Quick Start¶
Basic Read and Write¶
DataZip works like a dictionary. Use it as a context manager for clean resource handling:
from pathlib import Path
import pandas as pd
import numpy as np
from datazip import DataZip
# Write data to a .zip file
with DataZip(Path("my_data.zip"), "w") as z:
z["dataframe"] = pd.DataFrame({"a": [1, 2, 3], "b": [4.0, 5.0, 6.0]})
z["array"] = np.array([1, 2, 3, 4])
z["config"] = {"alpha": 0.01, "tags": ["x", "y"]}
z["values"] = {1, 2, 3}
# Read data back
with DataZip(Path("my_data.zip"), "r") as z:
df = z["dataframe"]
arr = z["array"]
config = z["config"]
Note
DataZip automatically appends .zip to Path arguments if the suffix is missing.
Serializing a Single Object¶
Use DataZip.dump() and DataZip.load() to serialize and deserialize a single object directly:
from datazip import DataZip
class MyModel:
def __init__(self, weights, bias):
self.weights = weights
self.bias = bias
model = MyModel(weights=[0.1, 0.5, 0.9], bias=0.01)
# Save
DataZip.dump(model, "model.zip")
# Load
restored = DataZip.load("model.zip")
print(restored.weights) # [0.1, 0.5, 0.9]
Using IOMixin¶
For custom classes, inherit from IOMixin to get to_file() and from_file() methods automatically:
import numpy as np
import pandas as pd
from datazip import IOMixin
class MyAnalysis(IOMixin):
def __init__(self, name: str, data: pd.DataFrame):
self.name = name
self.data = data
self.results = None
analysis = MyAnalysis("experiment_1", pd.DataFrame({"x": range(10)}))
analysis.results = np.array([0.1, 0.2, 0.3])
# Save
analysis.to_file("analysis.zip")
# Load
loaded = MyAnalysis.from_file("analysis.zip")
print(loaded.name) # experiment_1
print(loaded.results) # [0.1, 0.2, 0.3]
Checking Contents¶
with DataZip("my_data.zip", "r") as z:
# List all keys
print(list(z.keys()))
# Check if a key exists
print("dataframe" in z)
# Number of items
print(len(z))
# Iterate over items
for key, value in z.items():
print(key, type(value))
Updating a DataZip¶
Because zip files are write-once, use DataZip.replace() to update an existing archive:
# Add or update keys; existing keys not in kwargs are copied over unchanged
with DataZip.replace("my_data.zip", config={"alpha": 0.05}) as z:
z["new_key"] = "new value"
Warning
Keys copied from the old archive cannot be reliably mutated inside the replace block.

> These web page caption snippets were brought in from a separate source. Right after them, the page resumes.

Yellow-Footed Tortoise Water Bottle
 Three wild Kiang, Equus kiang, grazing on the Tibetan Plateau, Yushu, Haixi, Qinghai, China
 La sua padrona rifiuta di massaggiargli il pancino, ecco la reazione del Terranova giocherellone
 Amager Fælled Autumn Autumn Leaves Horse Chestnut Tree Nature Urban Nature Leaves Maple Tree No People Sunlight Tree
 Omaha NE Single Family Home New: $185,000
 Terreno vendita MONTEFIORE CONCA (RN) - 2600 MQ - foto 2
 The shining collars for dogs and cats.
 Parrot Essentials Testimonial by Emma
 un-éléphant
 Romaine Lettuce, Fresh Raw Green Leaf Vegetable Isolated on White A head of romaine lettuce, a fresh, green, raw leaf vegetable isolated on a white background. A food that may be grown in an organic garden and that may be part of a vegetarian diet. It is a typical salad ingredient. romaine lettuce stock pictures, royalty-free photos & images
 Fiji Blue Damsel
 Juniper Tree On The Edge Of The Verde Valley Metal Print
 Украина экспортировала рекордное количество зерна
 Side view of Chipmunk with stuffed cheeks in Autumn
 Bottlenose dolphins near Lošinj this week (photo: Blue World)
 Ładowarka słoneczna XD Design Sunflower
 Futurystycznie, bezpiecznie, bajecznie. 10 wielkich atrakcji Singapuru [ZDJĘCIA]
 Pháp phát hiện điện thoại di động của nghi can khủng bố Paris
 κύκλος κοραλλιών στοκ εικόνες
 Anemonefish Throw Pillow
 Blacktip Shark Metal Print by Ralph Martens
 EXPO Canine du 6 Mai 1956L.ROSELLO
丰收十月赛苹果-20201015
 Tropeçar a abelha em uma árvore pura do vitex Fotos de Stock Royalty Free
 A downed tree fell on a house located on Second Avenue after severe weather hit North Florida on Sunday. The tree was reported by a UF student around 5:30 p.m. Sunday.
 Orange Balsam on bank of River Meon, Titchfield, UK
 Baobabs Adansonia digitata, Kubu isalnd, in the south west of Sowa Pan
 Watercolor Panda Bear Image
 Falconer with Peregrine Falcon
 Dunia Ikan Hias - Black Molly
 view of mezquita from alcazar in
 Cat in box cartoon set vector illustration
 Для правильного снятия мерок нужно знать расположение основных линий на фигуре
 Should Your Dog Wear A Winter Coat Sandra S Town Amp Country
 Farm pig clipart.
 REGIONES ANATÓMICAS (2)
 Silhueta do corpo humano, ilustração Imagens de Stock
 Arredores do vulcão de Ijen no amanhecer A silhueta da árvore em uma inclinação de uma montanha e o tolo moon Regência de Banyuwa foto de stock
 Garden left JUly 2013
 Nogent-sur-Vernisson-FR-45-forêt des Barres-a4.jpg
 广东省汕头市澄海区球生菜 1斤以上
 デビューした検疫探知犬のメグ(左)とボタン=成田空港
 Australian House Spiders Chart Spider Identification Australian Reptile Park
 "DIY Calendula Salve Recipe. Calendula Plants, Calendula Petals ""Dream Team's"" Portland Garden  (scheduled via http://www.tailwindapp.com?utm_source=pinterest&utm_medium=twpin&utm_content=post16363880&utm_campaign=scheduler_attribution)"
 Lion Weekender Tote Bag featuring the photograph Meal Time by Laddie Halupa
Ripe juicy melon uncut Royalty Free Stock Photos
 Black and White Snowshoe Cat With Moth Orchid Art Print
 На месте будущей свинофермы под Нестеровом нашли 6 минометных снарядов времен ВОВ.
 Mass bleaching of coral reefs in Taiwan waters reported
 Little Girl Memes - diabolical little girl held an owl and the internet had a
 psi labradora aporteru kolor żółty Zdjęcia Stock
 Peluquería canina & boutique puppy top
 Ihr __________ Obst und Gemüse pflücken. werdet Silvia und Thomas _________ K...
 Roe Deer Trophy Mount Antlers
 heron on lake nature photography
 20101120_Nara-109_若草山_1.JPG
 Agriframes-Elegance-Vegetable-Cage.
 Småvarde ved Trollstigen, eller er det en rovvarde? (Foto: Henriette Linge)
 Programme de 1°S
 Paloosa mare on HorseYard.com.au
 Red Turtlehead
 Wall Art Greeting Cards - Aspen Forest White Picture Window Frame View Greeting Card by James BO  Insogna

Use kwargs to replace values for existing keys.
Working with Buffers¶
DataZip works with in-memory buffers (BytesIO) as well as files — useful for testing or passing data without touching disk:
from io import BytesIO
from datazip import DataZip
buffer = BytesIO()
with DataZip(buffer, "w") as z:
z["x"] = [1, 2, 3]
with DataZip(buffer, "r") as z:
print(z["x"]) # [1, 2, 3]
Handling Custom Classes with Unserializable Attributes¶
If your class has attributes that cannot be serialized (e.g., lambdas, open file handles), define __getstate__ and __setstate__:
from collections import defaultdict
from datazip import IOMixin
class MyClass(IOMixin):
def __init__(self):
self.data = defaultdict(lambda: 0)
def __getstate__(self):
# Convert defaultdict to a plain dict for serialization
return {"data": dict(self.data)}
def __setstate__(self, state):
# Restore defaultdict from the plain dict
self.data = defaultdict(lambda: 0, state["data"])
For DataZip-specific exclusions (e.g., skip certain attributes only when saving to DataZip, not when pickling), use _dzgetstate_ and _dzsetstate_ instead.